(Records of spatial reasoning questions)
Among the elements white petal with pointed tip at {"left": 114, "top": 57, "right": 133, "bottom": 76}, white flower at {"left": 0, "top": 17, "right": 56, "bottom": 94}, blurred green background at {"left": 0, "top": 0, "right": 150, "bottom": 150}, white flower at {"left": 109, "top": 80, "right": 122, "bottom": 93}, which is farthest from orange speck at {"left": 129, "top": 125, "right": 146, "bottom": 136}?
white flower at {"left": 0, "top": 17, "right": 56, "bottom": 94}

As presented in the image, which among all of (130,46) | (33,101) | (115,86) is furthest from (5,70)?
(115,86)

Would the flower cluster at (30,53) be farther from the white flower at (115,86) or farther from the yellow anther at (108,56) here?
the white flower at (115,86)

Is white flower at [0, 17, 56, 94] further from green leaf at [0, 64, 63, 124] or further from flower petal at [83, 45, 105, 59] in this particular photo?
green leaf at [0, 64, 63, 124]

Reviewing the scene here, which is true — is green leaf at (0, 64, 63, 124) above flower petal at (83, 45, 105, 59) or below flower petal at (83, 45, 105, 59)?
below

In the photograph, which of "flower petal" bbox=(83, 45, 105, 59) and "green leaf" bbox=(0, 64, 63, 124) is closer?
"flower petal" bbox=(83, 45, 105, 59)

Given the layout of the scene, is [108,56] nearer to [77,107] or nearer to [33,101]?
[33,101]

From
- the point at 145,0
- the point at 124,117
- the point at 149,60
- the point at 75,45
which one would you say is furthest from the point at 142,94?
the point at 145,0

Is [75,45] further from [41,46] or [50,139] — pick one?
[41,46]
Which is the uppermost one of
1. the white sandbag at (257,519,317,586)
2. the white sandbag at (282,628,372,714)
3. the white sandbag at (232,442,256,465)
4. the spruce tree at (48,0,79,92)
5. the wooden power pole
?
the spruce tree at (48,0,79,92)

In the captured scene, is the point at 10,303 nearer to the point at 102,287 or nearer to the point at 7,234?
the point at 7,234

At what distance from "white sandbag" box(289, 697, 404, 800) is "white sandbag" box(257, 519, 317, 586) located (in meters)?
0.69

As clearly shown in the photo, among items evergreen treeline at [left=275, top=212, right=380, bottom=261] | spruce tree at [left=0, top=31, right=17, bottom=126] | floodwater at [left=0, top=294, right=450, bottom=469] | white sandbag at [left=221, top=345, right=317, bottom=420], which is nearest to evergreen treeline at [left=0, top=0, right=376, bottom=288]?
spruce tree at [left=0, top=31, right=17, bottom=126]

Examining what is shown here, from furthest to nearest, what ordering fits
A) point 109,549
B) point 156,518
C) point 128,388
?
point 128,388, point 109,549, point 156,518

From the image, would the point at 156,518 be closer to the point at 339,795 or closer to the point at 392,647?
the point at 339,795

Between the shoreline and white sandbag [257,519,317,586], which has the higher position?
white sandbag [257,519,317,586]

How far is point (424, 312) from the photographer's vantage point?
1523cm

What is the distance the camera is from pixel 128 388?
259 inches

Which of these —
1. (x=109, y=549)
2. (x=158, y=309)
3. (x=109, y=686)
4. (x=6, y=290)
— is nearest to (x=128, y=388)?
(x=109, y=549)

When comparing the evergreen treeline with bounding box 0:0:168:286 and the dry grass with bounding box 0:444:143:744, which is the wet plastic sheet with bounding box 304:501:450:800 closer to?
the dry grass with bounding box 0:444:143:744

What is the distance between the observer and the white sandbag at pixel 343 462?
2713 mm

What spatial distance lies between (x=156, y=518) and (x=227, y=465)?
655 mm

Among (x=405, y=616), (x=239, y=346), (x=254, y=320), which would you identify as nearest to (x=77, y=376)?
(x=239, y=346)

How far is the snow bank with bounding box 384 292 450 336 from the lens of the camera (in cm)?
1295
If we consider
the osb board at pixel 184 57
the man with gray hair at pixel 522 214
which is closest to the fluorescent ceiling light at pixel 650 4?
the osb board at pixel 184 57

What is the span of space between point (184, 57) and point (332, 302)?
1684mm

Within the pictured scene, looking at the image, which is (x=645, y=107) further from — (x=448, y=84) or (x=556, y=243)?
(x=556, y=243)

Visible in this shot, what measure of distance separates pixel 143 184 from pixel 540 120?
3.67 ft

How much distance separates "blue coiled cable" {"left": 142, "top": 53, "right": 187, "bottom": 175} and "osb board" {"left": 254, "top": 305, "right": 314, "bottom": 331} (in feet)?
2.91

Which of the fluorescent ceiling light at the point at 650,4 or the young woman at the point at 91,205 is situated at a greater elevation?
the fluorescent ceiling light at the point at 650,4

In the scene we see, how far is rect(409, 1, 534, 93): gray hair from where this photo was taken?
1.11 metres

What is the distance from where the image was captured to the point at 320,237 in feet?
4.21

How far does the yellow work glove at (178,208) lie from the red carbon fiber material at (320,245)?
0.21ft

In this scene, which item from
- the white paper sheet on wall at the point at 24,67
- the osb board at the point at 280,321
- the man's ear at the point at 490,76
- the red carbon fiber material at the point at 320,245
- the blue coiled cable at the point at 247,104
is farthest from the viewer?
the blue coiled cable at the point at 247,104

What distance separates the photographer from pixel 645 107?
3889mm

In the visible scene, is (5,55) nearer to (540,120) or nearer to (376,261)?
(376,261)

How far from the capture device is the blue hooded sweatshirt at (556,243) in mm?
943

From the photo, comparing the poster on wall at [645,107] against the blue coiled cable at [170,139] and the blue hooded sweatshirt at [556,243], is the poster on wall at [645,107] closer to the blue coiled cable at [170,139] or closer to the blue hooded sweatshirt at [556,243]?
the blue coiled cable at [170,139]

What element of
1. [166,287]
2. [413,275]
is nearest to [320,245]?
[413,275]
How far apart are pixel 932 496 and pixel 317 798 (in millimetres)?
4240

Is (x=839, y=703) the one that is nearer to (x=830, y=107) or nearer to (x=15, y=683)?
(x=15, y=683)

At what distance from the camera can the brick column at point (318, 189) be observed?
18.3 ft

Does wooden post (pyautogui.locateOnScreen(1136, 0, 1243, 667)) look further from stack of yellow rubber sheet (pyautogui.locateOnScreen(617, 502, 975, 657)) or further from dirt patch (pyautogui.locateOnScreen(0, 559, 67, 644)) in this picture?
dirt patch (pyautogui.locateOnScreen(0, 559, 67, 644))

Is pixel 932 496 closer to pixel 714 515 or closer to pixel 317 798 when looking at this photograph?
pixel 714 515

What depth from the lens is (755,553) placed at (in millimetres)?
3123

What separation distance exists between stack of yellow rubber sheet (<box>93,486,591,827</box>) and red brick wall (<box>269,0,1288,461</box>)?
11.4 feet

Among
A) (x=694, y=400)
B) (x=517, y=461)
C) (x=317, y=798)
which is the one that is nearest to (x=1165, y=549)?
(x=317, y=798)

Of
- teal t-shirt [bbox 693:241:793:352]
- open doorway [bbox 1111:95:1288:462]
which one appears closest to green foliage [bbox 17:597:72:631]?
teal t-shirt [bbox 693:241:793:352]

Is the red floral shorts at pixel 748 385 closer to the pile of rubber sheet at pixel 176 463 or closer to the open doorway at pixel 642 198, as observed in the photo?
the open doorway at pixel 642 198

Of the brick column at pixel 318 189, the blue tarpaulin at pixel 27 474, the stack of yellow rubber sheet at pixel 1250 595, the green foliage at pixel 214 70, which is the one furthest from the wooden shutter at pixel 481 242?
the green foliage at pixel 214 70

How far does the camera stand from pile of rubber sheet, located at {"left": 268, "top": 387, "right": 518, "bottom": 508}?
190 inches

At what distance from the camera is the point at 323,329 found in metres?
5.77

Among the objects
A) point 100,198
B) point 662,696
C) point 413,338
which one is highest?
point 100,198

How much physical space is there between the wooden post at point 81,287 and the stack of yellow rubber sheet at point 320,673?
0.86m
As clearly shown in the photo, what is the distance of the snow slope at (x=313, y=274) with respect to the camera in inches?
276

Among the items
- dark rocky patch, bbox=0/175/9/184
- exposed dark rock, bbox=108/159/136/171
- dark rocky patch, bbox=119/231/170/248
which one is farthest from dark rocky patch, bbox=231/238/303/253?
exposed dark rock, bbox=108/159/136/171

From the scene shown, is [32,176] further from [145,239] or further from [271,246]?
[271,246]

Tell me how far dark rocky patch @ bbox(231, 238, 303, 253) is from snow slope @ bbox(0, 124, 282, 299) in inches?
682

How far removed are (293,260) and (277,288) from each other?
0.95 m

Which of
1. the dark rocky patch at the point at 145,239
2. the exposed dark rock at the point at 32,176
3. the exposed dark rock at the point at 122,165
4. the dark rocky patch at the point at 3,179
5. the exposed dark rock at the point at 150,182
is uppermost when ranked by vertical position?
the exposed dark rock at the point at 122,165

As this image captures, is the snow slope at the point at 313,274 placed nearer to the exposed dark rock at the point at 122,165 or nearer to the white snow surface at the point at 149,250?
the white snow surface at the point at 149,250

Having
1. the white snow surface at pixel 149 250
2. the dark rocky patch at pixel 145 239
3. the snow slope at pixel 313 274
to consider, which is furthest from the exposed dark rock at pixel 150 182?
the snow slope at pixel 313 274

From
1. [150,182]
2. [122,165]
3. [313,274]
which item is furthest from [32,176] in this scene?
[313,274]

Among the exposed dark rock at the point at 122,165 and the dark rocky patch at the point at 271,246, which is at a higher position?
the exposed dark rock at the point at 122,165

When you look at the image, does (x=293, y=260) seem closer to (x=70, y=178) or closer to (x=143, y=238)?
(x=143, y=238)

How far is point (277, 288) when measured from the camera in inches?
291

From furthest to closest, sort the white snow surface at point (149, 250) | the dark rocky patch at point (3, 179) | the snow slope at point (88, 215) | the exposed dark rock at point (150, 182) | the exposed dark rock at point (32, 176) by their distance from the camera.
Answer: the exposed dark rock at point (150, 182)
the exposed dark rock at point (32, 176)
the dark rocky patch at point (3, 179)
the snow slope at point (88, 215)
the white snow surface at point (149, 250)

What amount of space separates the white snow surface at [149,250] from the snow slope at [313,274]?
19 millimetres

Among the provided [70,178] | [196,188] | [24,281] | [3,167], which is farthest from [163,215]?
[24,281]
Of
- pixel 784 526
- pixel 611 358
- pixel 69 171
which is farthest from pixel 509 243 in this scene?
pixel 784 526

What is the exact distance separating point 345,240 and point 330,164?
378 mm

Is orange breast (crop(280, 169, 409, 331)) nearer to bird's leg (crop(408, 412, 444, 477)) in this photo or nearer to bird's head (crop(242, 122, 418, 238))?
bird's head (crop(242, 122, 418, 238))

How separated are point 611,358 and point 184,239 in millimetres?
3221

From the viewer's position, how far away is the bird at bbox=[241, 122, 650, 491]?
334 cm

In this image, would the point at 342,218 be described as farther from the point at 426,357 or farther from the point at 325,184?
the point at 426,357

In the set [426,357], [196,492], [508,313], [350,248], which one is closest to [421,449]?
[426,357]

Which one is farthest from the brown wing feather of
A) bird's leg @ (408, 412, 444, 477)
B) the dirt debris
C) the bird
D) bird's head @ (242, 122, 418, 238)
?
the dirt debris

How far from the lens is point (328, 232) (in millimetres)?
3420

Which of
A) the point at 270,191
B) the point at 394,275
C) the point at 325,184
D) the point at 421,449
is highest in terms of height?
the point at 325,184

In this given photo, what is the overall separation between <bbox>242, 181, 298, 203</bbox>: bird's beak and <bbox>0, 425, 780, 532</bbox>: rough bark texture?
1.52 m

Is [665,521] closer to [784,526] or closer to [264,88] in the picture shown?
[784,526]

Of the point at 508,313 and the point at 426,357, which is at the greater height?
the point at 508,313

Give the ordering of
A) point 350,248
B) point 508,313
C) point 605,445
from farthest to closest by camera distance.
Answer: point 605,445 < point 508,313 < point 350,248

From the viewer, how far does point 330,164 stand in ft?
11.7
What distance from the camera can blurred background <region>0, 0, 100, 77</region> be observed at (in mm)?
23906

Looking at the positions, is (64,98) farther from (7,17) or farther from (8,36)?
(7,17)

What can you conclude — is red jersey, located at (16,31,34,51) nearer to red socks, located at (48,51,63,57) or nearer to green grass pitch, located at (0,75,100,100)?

◆ THE EXERCISE ◆
From the "How far from the lens" line to the close of the listing, restate each line word for word.

◆ ANSWER TO THE EXERCISE ◆
How far from the lens is point (328, 232) (in millimetres)?
3420

Which of
A) the point at 270,191
B) the point at 394,275
C) the point at 325,184
D) the point at 421,449
is highest in terms of height?
the point at 325,184

In this given photo, what is the overall separation between <bbox>242, 181, 298, 203</bbox>: bird's beak and <bbox>0, 425, 780, 532</bbox>: rough bark texture?
1.52 m

Is [665,521] closer to [784,526] or closer to [264,88] in the picture shown?
[784,526]

Of the point at 508,313 and the point at 426,357, which is at the greater height?
the point at 508,313

Give the ordering of
A) point 350,248
B) point 508,313
C) point 605,445
from farthest to closest by camera distance.
Answer: point 605,445 < point 508,313 < point 350,248

From the viewer, how far does point 330,164 stand in ft?
11.7
What distance from the camera can blurred background <region>0, 0, 100, 77</region> be observed at (in mm)?
23906

Looking at the positions, is (64,98) farther from (7,17) or farther from (8,36)?
(7,17)

What can you conclude — is red jersey, located at (16,31,34,51) nearer to red socks, located at (48,51,63,57) or nearer to green grass pitch, located at (0,75,100,100)?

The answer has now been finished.